> [TAREFA PROPOSTA] Retome o texto sobre o castigo da cruz no tempo de Jesus e continue-o depois da última frase.

> [TRECHO DO DOCUMENTO]
>>>>>
No contexto civilizacional e cultural que envolve o mundo dos judeus no tempo de Cristo, o suplício da Cruz era infligido a criminosos que não tivessem o estatuto de homens livres e era um castigo exemplar de proveniência estrangeira dominante, neste caso, do Império Romano, que incluía a Palestina como uma das suas províncias. Os judeus, para aqueles que infringiam a Torah (adultério, apostasia, heresia…), tinham a lapidação ou o apedrejamento (cf Jo 8,5; At 7,58.59); os romanos puniam os criminosos com a flagelação e a pena capital determinada para os escravos era a crucifixão, mas para os homens livres, cidadãos romanos (como Paulo de Tarso – civis sum romanus, clamava), era a decapitação. Assim, numa primeira fase, tentaram o apedrejamento ou, melhor, a precipitação do alto do monte sob o qual estava edificada a cidade de Nazaré (cf Lc 4,28-30) para Jesus, mas Ele passou à vontade pelo meio deles. Depois, quando deram conta de que os motivos religiosos como causa de morte de Jesus poderiam enfurecer o povo, que O escutava e admirava, era necessário encontrar um motivo político que levasse a autoridade imperial a decidir pela crucifixão: “Se libertas esse homem; não és amigo de César! Todo aquele que se faz rei declara-se contra César.” (Jo 19,12) – replicavam os judeus a Pilatos.
<<<<<
> [DADOS FORNECIDOS]
>>>>>
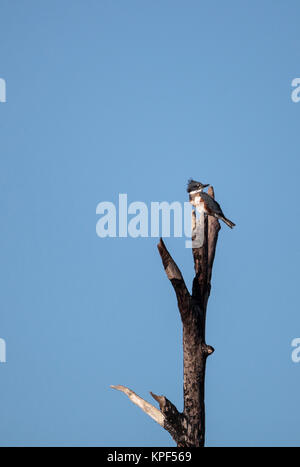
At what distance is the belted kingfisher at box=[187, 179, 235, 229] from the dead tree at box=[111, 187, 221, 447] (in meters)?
1.06

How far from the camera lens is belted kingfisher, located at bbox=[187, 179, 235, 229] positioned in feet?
42.4

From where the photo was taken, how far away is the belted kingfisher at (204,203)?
42.4 ft

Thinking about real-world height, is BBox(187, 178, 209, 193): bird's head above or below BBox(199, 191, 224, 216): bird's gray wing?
above

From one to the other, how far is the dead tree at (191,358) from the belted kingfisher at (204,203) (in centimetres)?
106

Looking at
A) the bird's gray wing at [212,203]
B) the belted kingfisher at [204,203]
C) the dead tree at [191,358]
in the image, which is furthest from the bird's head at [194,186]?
the dead tree at [191,358]

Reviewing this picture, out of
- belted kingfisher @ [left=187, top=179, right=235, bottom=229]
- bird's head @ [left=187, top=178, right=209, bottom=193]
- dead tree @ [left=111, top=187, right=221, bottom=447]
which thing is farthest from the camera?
bird's head @ [left=187, top=178, right=209, bottom=193]

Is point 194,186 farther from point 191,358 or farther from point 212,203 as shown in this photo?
point 191,358

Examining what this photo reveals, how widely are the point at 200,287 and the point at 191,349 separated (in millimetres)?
1022

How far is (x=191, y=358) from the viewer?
11.4m

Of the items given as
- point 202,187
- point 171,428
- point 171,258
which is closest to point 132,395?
point 171,428

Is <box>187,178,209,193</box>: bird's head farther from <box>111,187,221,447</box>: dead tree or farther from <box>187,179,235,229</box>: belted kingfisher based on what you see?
<box>111,187,221,447</box>: dead tree

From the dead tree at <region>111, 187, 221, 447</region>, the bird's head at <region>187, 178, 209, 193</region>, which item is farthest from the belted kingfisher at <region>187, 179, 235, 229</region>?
the dead tree at <region>111, 187, 221, 447</region>

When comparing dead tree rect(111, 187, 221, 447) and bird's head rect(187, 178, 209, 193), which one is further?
bird's head rect(187, 178, 209, 193)
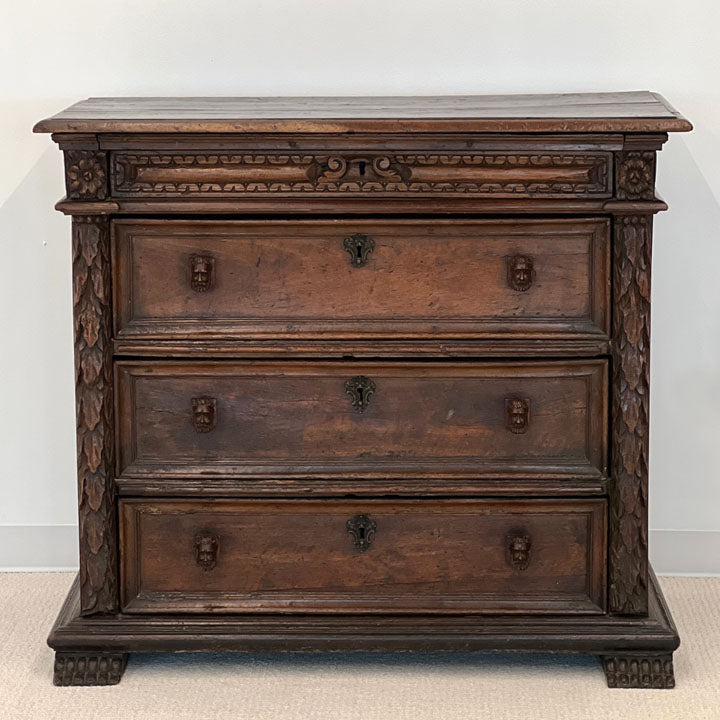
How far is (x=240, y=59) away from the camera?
319cm

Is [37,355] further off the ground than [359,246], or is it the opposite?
[359,246]

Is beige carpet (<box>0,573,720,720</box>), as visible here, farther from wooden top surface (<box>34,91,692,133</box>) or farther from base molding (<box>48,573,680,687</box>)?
wooden top surface (<box>34,91,692,133</box>)

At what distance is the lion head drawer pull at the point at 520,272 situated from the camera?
2645 mm

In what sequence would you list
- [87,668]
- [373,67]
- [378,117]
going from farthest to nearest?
[373,67] → [87,668] → [378,117]

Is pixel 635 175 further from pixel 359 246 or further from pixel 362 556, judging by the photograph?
pixel 362 556

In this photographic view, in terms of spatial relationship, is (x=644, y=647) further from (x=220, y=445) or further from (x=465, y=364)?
(x=220, y=445)

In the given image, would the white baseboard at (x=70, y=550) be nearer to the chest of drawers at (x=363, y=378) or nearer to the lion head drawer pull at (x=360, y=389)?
the chest of drawers at (x=363, y=378)

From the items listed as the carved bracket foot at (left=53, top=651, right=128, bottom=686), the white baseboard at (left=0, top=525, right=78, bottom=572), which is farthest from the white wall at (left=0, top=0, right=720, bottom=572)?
the carved bracket foot at (left=53, top=651, right=128, bottom=686)

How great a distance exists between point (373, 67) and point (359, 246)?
2.34ft

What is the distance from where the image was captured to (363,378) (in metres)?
2.72

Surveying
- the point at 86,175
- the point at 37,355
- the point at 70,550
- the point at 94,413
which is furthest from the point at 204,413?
the point at 70,550

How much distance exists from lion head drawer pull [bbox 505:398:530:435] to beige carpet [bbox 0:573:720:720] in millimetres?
554

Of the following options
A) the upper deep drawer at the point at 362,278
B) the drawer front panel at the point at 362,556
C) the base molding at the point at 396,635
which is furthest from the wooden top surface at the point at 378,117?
the base molding at the point at 396,635

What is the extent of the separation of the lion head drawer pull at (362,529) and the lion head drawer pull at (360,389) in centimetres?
25
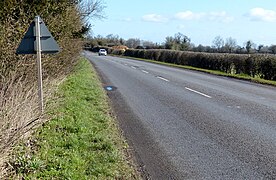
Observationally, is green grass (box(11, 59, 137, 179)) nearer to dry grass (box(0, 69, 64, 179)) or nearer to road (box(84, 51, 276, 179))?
dry grass (box(0, 69, 64, 179))

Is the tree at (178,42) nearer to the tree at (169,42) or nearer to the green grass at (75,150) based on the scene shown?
the tree at (169,42)

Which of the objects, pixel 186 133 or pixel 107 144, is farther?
pixel 186 133

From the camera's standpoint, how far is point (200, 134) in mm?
8391

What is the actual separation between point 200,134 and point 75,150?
10.2ft

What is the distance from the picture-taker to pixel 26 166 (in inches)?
209

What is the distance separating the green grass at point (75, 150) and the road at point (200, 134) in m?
0.45

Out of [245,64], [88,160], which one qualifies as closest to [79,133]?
[88,160]

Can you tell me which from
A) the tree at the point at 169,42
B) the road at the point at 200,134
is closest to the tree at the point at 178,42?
the tree at the point at 169,42

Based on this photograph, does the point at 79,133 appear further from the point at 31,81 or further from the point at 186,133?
the point at 31,81

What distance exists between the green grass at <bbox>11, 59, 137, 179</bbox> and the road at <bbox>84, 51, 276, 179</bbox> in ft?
1.47

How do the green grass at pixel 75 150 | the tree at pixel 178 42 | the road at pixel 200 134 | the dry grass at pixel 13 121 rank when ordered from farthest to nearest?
the tree at pixel 178 42 → the road at pixel 200 134 → the green grass at pixel 75 150 → the dry grass at pixel 13 121

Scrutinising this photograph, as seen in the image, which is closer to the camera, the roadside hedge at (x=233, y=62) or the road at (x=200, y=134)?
the road at (x=200, y=134)

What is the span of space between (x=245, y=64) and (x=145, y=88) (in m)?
14.8

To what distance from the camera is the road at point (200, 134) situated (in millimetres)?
6062
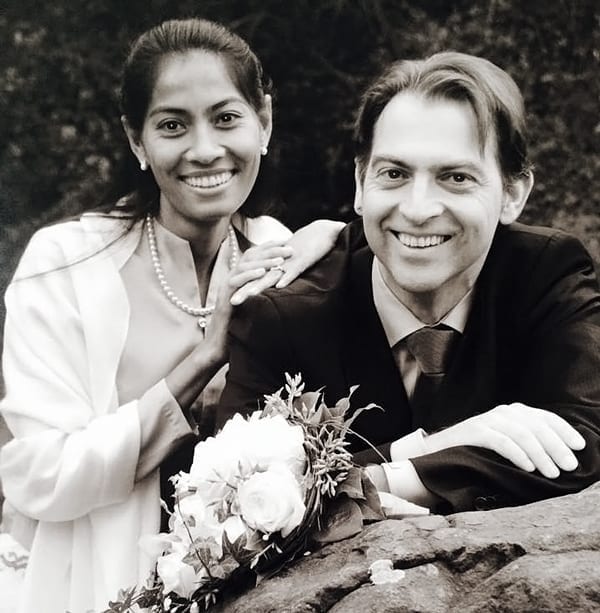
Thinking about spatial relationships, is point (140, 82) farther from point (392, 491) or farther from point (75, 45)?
point (392, 491)

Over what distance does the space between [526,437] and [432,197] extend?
25.5 inches

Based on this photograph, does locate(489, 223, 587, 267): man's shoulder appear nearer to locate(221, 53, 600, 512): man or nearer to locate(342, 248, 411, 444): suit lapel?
locate(221, 53, 600, 512): man

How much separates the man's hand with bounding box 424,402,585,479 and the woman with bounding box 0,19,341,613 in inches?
26.5

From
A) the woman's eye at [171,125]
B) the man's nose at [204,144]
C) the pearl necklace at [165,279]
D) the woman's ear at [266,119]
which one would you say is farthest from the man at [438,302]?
the woman's eye at [171,125]

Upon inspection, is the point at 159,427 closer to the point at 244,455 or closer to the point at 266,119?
the point at 244,455

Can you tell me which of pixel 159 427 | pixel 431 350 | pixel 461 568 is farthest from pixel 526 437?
pixel 159 427

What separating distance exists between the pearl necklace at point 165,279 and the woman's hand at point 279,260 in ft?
0.26

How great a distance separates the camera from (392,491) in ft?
9.32

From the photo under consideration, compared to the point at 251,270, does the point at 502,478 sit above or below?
below

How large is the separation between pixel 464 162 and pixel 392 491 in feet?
2.77

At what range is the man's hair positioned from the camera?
9.80 feet

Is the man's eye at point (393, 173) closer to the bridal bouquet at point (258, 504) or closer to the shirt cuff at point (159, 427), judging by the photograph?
the bridal bouquet at point (258, 504)

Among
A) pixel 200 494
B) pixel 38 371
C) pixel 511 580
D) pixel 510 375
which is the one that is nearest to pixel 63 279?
pixel 38 371

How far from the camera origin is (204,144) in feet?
<<<<<
> [RESULTADO DA TAREFA]
Depois que Jesus ressuscitou e deu aos apóstolos o mandato de irem por toda a parte e fazerem discípulos entre todas as gentes, era necessário, sem ignorar o valor da crucifixão, evidenciar, como essencial ao anúncio querigmático, que Aquele que os chefes pregaram no madeiro, ressuscitou e foi constituído como Senhor e Messias (cf At 2,36), que foi a Ele que Deus elevou, com a sua direita, como Chefe e Salvador, a fim de conceder a Israel o arrependimento e a remissão dos pecados; e que os apóstolos eram testemunhas destas coisas juntamente com o Espírito Santo, que Deus tem concedido àqueles que Lhe obedecem (cf At 5,31-32).
Por outro lado, não seria eficaz, até que se estabelecesse e consolidasse a doutrina, apresentar como emblema da nova religião um instrumento que era considerado símbolo da ignomínia e da escravidão. Entretanto, Paulo vai já fazendo o caminho doutrinal, quando clama: “Toda a nossa glória está na Cruz de Nosso Senhor Jesus Cristo. N’ Ele está a nossa salvação, vida e ressurreição; por Ele formos salvos resgatados.” (cf Gl 6,14). Ou quando, com todo o desassombro, proclama: “Nós pregamos Cristo crucificado, escândalo para os judeus e loucura para os gentios; mas para os que são chamados, tanto judeus como gregos, Cristo é poder de Deus e sabedoria de Deus.” (1Co 1,23-24). E, ao falar de Cristo e sua humilhação, coloca a razão de ser do seu poderio e exaltação em ter obedecido até à morte e morte de Cruz (cf Fl 2,8).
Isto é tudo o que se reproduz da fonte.